Si toda ceremonia de entrega de premios es, en sí misma, un gran anuncio, habrá que decir que en esta ocasión al cine español el espot de los Goya le salió regular. No por el palmarés, bastante incontestable en un año de películas notables e interpretaciones sobresalientes, ni por el desempeño de un cumplidor Dani Rovira, sino por la futilidad de una gala intrascendente y lastrada por una realización poco representativa del talento exhibido en los títulos a concurso. Cámaras temblorosas, planos desafortunados, gags poco trabajados y momentos anticlímax (como la inclusión del discretísimo número musical de Manuela Vellés y Adrián Lastra antes de que se anunciaran los dos premios principales) hicieron poco servicio a la causa de una industria y unos profesionales que merecían mejores propagandistas. También merecían que alguien hubiera dejado una jarra de agua junto al atril para evitar ese espectáculo de gaznates secos y carreras por el escenario.

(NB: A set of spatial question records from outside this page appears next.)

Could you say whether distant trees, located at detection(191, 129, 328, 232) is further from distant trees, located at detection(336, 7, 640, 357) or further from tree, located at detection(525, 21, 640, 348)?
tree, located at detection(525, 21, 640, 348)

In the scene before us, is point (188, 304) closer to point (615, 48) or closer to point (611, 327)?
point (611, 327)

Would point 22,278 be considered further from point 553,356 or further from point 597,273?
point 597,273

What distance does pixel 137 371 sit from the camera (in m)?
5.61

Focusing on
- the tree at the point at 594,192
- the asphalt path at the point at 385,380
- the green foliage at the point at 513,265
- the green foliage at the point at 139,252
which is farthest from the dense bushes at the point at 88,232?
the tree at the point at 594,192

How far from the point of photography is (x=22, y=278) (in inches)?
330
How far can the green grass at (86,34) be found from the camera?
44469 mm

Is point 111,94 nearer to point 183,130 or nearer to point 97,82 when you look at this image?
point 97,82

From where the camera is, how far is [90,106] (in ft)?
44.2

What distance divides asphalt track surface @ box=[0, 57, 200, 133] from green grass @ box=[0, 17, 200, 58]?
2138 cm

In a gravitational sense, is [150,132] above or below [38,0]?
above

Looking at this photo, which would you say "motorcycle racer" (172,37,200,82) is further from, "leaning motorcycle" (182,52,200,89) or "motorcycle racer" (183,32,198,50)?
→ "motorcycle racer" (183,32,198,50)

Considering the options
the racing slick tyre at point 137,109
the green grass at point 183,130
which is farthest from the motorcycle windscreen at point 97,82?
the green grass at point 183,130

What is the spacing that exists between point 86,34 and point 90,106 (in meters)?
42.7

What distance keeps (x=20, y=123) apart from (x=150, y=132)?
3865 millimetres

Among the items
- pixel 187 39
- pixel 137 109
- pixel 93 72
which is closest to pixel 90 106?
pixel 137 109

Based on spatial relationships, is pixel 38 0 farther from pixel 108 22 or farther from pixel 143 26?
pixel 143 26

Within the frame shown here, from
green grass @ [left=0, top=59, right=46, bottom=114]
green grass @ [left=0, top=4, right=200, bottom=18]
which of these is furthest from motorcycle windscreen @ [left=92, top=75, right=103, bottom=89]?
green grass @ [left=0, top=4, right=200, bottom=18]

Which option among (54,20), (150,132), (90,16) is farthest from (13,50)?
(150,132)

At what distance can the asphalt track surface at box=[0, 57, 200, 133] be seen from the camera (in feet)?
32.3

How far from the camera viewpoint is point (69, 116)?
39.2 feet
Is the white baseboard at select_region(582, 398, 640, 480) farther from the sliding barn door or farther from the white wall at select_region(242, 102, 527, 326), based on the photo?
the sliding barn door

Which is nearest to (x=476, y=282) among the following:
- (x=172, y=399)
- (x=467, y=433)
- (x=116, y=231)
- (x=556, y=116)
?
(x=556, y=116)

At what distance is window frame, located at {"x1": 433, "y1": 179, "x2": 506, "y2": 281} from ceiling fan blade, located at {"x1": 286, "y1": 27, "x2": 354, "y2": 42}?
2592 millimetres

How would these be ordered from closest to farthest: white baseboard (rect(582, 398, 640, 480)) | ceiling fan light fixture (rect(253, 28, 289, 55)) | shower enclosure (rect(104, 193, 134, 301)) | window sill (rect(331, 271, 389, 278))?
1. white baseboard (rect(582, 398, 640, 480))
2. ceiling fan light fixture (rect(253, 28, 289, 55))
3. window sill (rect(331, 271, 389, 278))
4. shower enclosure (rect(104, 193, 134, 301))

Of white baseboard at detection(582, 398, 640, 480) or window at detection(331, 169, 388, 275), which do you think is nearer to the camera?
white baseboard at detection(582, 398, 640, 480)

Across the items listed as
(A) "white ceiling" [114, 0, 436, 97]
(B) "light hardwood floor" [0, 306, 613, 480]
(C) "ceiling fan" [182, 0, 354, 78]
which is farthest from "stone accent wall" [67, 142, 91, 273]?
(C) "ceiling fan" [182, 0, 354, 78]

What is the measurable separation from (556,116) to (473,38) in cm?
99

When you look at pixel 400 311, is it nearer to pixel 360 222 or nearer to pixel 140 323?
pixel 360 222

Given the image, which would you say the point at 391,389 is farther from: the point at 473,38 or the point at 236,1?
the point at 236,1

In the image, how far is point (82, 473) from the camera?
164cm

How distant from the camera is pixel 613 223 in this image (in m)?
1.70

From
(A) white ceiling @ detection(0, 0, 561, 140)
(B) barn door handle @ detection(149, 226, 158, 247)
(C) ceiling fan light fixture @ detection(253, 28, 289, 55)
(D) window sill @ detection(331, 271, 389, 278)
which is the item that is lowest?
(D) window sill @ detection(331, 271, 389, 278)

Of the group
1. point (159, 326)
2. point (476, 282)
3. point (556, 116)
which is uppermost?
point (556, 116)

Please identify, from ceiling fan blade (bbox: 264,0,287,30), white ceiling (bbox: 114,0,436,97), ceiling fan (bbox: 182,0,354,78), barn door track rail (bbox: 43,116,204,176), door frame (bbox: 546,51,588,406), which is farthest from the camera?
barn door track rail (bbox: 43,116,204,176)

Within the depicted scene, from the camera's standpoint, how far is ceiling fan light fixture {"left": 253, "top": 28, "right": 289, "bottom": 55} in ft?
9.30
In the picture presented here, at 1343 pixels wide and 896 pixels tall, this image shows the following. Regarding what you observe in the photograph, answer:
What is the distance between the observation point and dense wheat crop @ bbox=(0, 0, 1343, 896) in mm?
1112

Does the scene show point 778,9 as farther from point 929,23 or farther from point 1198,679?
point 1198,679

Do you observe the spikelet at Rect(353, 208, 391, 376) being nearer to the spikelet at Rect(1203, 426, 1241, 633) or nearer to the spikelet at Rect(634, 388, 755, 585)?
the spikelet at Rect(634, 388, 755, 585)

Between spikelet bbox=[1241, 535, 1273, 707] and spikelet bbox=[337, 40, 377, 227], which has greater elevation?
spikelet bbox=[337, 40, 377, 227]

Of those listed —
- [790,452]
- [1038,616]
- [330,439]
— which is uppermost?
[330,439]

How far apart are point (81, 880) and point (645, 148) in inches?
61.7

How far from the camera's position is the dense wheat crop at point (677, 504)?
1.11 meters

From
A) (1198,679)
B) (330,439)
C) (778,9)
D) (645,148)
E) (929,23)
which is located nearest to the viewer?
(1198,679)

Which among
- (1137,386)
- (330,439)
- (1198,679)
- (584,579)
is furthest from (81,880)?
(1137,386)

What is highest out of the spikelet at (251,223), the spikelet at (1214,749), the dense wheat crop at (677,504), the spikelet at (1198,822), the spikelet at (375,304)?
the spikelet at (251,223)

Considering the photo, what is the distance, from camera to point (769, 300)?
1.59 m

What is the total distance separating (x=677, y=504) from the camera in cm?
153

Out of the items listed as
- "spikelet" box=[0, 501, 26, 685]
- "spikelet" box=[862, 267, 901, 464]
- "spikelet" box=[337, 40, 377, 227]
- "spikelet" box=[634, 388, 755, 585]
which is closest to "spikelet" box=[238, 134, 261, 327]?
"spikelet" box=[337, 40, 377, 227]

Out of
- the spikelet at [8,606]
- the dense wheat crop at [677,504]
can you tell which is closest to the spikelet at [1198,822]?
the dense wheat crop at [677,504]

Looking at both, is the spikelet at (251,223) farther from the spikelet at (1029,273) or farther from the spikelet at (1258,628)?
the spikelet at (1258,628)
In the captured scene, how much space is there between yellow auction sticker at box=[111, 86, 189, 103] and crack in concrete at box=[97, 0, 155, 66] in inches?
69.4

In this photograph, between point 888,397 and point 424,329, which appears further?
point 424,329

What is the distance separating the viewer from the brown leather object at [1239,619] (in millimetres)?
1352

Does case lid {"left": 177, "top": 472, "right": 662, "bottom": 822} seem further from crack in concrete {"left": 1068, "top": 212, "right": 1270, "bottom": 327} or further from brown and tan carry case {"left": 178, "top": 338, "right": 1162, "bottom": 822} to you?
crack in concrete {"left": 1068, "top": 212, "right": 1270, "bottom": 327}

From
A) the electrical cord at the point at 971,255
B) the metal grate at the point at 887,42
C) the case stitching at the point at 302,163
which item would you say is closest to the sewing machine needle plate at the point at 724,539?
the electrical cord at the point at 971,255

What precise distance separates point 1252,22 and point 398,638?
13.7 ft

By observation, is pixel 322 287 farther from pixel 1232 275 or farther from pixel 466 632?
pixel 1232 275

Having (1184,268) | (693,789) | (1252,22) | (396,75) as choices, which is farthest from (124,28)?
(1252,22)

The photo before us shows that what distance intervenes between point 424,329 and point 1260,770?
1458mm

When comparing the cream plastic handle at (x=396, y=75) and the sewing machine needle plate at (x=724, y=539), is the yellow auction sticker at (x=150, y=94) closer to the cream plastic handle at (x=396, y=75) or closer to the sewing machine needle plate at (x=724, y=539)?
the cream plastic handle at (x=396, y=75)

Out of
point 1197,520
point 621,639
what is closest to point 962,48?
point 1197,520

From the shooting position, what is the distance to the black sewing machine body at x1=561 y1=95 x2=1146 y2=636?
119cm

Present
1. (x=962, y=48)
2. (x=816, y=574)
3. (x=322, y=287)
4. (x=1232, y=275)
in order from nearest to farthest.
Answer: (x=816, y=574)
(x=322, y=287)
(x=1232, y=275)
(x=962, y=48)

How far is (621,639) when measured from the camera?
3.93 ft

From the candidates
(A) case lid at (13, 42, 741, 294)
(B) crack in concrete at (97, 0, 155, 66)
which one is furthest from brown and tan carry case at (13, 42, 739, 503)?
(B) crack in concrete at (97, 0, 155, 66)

Muy pocas escenas verdaderamente para el recuerdo dejaron las tres horas largas de ceremonia: podríamos citar, tal vez, el acelerado monólogo inicial de Rovira, la alegre espontaneidad de la joven Anna Castillo (mejor actriz revelación), el sobreactuado discurso de Ana Belén, el misil en forma de canción que disparó a capela Sílvia Pérez Cruz (valiente excepción en una noche políticamente inane) y, sobre todo, las lágrimas de Juan Antonio Bayona.

Si, como decíamos, de lo que se trataba era de inocular en el espectador el virus de la pasión por el cine español, de estimular su curiosidad y su interés, nada mejor que esos primeros planos de Jota con los ojos inundados y mordiéndose el labio inferior cada vez que alguno de sus colaboradores subía al escenario para recoger un premio (y fueron unas cuantas). En esas lágrimas de felicidad por los éxitos ajenos sí encontramos una expresión viva de amor al oficio y de orgullo por los logros del trabajo en equipo. En una velada más bien frígida, la mirada anegada de Bayona nos habló como nadie de la magia y la alegría del cine.